Data:
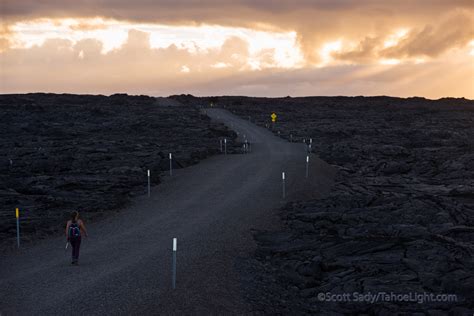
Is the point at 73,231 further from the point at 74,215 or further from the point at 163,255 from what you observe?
the point at 163,255

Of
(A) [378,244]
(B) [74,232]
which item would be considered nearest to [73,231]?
(B) [74,232]

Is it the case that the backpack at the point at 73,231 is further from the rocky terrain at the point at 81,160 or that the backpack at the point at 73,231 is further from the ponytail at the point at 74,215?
the rocky terrain at the point at 81,160

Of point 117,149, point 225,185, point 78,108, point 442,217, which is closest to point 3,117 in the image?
point 78,108

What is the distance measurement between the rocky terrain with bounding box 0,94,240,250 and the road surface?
83.2 inches

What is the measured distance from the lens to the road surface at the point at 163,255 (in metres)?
14.7

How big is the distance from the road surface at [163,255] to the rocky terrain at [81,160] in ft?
6.93

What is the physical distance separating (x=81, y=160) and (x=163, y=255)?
24.9m

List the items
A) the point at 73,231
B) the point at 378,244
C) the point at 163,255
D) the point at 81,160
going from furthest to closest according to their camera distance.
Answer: the point at 81,160
the point at 378,244
the point at 163,255
the point at 73,231

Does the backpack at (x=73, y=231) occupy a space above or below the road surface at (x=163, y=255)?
above

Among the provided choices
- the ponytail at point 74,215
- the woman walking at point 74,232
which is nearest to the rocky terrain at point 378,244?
the woman walking at point 74,232

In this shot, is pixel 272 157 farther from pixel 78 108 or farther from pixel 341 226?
pixel 78 108

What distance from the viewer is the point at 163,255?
63.4ft

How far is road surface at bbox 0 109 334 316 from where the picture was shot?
14.7m

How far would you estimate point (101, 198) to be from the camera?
29.7 m
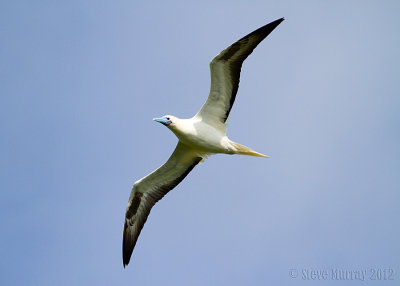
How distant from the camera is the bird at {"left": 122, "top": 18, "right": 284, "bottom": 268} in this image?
1358 centimetres

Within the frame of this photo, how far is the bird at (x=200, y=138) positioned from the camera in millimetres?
13578

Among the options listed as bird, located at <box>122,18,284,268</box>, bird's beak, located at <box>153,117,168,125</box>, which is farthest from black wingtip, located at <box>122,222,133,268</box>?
bird's beak, located at <box>153,117,168,125</box>

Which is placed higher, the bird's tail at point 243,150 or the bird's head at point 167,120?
the bird's head at point 167,120

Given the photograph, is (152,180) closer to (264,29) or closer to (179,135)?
(179,135)

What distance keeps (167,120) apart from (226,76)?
1846 mm

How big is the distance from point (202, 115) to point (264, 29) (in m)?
2.67

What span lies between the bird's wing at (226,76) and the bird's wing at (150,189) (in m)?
1.35

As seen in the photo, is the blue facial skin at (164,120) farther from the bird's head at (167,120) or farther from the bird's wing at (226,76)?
the bird's wing at (226,76)

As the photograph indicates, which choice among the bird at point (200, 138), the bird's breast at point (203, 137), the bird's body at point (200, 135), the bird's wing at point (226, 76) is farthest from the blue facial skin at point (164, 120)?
the bird's wing at point (226, 76)

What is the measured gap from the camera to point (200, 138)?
564 inches

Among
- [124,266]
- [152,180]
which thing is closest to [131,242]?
[124,266]

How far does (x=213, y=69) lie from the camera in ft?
44.9

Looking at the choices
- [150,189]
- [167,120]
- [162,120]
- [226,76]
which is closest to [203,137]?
[167,120]

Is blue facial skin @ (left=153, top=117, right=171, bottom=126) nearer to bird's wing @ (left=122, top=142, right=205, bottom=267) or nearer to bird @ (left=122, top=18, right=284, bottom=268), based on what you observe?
bird @ (left=122, top=18, right=284, bottom=268)
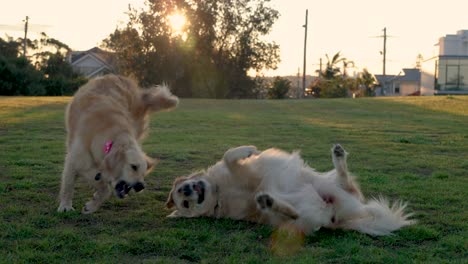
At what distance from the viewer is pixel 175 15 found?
39000 mm

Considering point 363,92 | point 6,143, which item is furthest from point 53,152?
point 363,92

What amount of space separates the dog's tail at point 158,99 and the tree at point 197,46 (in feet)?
104

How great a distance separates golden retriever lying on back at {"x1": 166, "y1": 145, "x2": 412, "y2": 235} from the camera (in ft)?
13.8

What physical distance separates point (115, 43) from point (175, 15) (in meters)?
4.58

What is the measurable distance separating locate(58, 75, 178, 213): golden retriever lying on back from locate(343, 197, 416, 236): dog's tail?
1755 millimetres

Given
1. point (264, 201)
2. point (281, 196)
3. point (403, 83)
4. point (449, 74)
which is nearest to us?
point (264, 201)

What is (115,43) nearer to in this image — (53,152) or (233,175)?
(53,152)

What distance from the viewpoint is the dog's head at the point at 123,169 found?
4633mm

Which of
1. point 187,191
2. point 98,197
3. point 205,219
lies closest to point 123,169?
point 98,197

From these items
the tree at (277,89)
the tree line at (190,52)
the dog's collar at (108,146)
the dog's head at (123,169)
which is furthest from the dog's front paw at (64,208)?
the tree at (277,89)

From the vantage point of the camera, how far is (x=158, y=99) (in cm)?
641

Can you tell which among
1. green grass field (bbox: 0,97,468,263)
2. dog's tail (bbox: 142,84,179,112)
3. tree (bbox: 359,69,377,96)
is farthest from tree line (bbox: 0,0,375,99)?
dog's tail (bbox: 142,84,179,112)

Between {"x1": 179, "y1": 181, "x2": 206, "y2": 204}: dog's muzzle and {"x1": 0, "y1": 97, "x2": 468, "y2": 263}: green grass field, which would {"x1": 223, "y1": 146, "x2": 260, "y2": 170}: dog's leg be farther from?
{"x1": 0, "y1": 97, "x2": 468, "y2": 263}: green grass field

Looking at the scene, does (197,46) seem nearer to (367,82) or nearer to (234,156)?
(367,82)
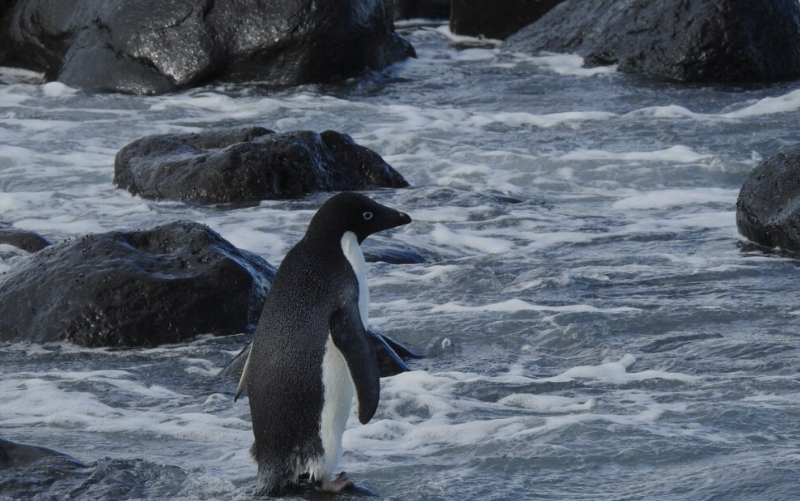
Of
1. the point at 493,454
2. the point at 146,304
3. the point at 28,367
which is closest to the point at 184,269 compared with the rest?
the point at 146,304

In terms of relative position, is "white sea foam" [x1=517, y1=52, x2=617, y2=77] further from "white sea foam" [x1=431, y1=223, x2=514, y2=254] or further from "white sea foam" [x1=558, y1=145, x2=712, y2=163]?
"white sea foam" [x1=431, y1=223, x2=514, y2=254]

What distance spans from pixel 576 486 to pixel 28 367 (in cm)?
293

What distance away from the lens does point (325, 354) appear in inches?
184

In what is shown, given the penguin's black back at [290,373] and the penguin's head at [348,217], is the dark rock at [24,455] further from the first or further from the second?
the penguin's head at [348,217]

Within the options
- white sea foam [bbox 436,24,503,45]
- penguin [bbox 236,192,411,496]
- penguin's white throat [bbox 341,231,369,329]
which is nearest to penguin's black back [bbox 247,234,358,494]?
penguin [bbox 236,192,411,496]

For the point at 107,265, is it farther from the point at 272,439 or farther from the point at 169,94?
the point at 169,94

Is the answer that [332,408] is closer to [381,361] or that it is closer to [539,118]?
[381,361]

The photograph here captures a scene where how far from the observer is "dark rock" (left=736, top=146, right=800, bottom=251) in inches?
336

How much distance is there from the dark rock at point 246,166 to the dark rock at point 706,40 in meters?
4.81

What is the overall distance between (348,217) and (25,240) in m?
4.29

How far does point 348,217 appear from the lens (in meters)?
4.93

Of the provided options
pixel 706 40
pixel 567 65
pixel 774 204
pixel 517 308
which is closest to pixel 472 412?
pixel 517 308

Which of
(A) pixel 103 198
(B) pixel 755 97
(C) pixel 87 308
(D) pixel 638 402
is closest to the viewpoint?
(D) pixel 638 402

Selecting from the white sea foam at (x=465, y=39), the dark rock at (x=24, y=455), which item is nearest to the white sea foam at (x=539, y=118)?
the white sea foam at (x=465, y=39)
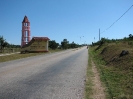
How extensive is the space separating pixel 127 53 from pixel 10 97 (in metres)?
12.5

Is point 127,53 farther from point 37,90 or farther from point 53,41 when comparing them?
point 53,41

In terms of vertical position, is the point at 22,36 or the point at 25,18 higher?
the point at 25,18

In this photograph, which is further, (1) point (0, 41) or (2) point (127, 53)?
(1) point (0, 41)

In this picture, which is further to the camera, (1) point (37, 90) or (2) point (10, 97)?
(1) point (37, 90)

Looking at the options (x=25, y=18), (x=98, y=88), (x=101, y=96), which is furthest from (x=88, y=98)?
(x=25, y=18)

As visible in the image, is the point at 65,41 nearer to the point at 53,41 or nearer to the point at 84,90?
the point at 53,41

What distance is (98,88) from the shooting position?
7.40 meters

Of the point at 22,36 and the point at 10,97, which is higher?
the point at 22,36

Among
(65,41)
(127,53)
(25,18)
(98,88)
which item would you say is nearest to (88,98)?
(98,88)

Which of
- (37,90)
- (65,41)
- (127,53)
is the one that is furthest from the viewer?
(65,41)

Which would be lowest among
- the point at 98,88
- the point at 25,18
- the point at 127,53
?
the point at 98,88

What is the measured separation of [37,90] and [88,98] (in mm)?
1966

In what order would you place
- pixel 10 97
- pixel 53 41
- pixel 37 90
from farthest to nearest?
pixel 53 41 < pixel 37 90 < pixel 10 97

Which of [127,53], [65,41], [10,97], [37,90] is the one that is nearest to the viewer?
[10,97]
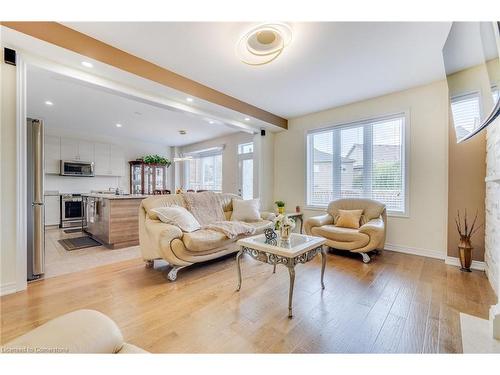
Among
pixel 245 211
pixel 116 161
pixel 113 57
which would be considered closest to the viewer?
pixel 113 57

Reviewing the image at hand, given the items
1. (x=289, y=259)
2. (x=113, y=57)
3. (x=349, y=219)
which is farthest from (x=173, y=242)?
(x=349, y=219)

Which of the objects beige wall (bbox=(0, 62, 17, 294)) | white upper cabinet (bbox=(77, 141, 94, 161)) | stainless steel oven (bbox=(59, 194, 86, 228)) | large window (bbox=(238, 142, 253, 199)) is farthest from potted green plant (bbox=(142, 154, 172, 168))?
beige wall (bbox=(0, 62, 17, 294))

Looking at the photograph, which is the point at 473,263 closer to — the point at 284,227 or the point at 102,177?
the point at 284,227

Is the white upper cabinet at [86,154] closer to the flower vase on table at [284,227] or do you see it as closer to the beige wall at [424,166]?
the flower vase on table at [284,227]

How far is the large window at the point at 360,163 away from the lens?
3.66m

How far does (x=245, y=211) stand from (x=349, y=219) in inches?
65.1

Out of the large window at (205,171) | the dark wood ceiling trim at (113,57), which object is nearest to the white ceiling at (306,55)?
the dark wood ceiling trim at (113,57)

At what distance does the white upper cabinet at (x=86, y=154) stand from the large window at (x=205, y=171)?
2151 millimetres

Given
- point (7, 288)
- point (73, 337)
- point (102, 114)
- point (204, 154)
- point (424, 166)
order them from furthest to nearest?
point (204, 154) < point (102, 114) < point (424, 166) < point (7, 288) < point (73, 337)

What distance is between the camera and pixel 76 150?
607 centimetres

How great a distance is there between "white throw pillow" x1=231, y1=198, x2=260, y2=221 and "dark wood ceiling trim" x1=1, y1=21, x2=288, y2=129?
163cm

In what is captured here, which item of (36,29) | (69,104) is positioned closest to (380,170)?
(36,29)

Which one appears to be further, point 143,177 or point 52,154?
point 143,177

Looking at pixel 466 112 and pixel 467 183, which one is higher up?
pixel 466 112
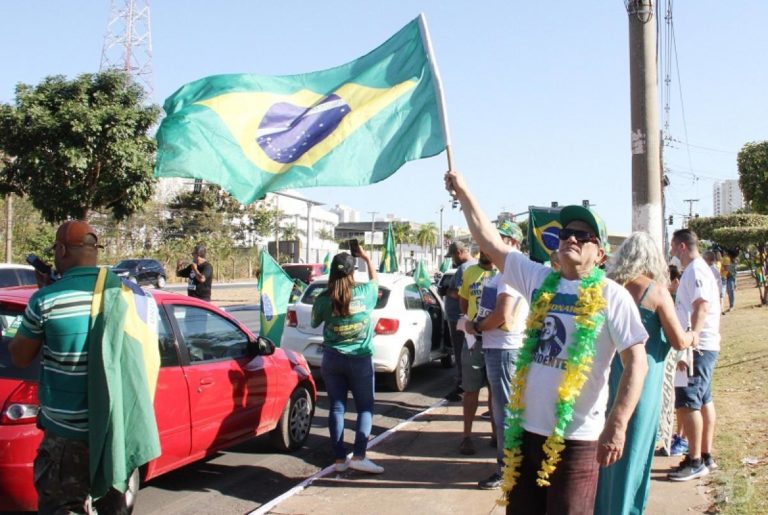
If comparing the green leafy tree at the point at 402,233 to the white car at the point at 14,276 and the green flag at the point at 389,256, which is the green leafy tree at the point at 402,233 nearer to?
the green flag at the point at 389,256

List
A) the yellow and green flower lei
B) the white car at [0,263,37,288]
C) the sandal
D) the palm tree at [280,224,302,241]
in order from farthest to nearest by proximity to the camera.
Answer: the palm tree at [280,224,302,241] < the white car at [0,263,37,288] < the sandal < the yellow and green flower lei

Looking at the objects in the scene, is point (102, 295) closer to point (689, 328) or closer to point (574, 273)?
point (574, 273)

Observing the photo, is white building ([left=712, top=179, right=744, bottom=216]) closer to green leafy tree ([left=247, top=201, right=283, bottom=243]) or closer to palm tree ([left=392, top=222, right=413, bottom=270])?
palm tree ([left=392, top=222, right=413, bottom=270])

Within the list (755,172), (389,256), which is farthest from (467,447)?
(755,172)

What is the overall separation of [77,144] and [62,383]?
16.8m

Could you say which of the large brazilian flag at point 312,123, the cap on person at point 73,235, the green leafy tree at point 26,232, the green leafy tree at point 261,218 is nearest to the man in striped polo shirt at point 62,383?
the cap on person at point 73,235

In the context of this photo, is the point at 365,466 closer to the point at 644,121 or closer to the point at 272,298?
the point at 644,121

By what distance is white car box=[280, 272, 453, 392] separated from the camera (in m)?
10.1

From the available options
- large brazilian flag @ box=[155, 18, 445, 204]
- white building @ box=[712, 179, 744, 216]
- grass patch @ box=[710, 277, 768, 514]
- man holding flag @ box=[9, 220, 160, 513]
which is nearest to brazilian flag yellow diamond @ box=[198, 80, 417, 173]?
large brazilian flag @ box=[155, 18, 445, 204]

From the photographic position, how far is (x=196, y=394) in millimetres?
5500

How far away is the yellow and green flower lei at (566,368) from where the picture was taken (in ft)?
10.6

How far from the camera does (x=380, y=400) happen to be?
972 centimetres

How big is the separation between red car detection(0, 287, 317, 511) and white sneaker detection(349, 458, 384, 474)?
3.23ft

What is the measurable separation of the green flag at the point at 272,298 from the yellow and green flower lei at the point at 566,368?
6.48 meters
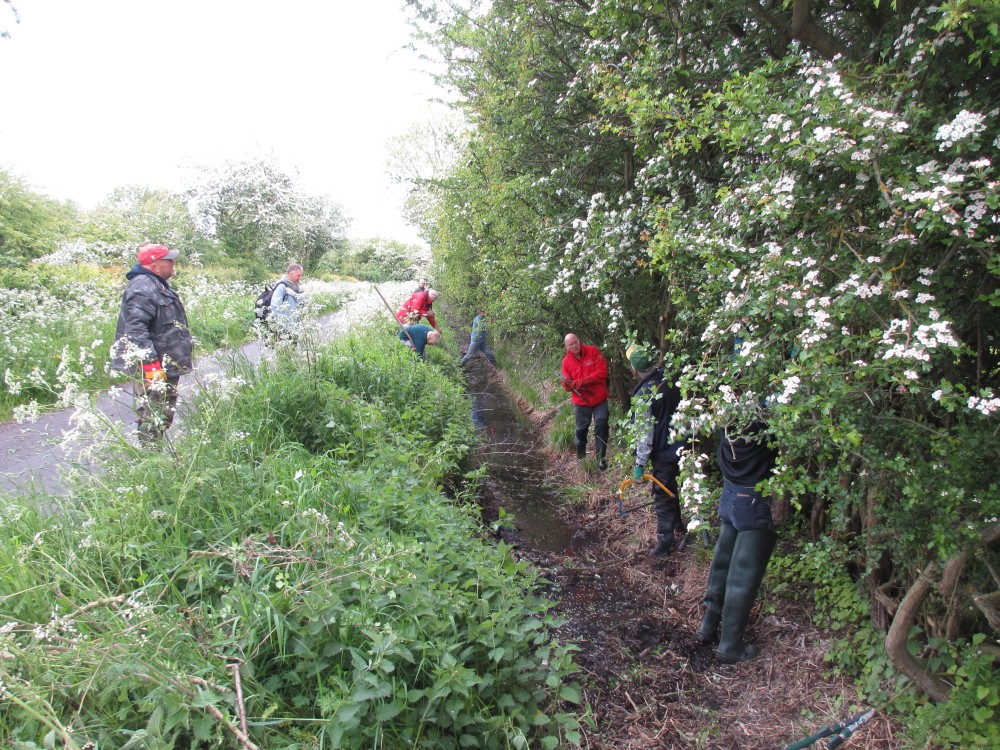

What the task requires: Repeat, unchanged, the part of the items that opens with the line containing "How far does (x=245, y=211)" and closes with the line containing "2151 millimetres", including both of those lines.

The output:
How far does (x=245, y=211) stand from (x=349, y=219) in inches?
65.1

Out of the large window at (205,171) | the dark wood ceiling trim at (113,57), which object is nearest to the white ceiling at (306,55)?
the dark wood ceiling trim at (113,57)

At what distance does the white upper cabinet at (x=86, y=154) stand from the large window at (x=205, y=171)?
2151 millimetres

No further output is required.